** Material shown follows **

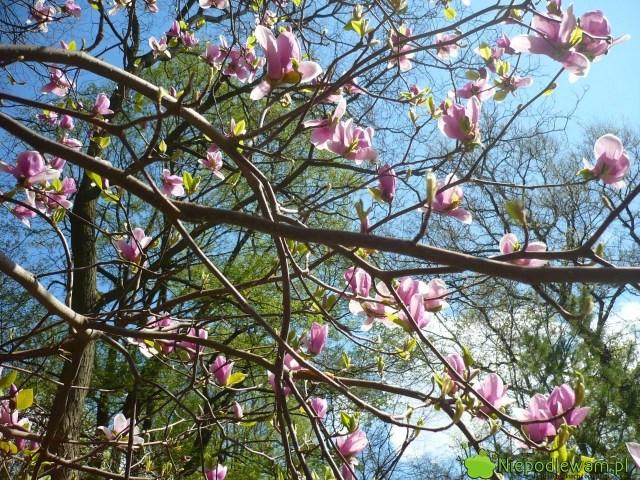 Główne kwitnienie magnolii Soulange`a Rustica Rubra przypada nakwiecień. Fot.Niepodlewam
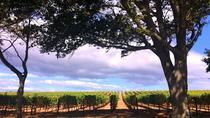 Amarone Wine Tasting, Verona, Wine Tasting & Winery Tours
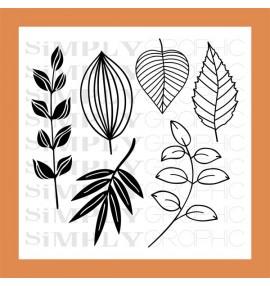 planche feuilles automnales et ses dies coordonnés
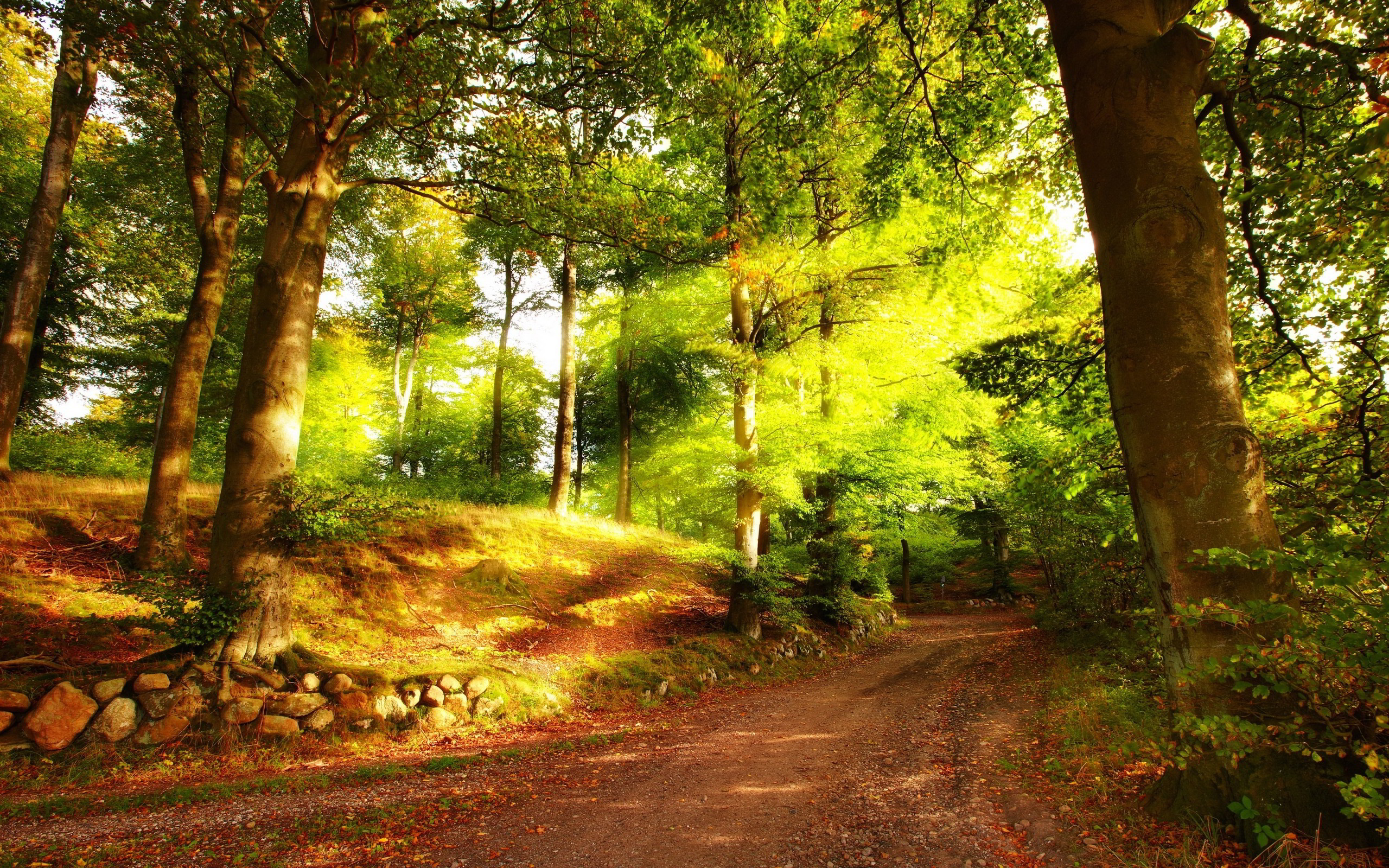 Bright Forest Wallpapers - Wallpaper Cave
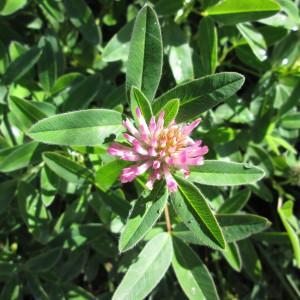 Photographie n°716441 du taxon Trifolium alpestre L. [1763]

** End of Material shown **

Activity:
If the records contain pictures, skip them, and transcribe exactly every line from the one with "planche feuilles automnales" through the last line.

Solution for this task:
 planche feuilles automnales et ses dies coordonnés
 Bright Forest Wallpapers - Wallpaper Cave
 Photographie n°716441 du taxon Trifolium alpestre L. [1763]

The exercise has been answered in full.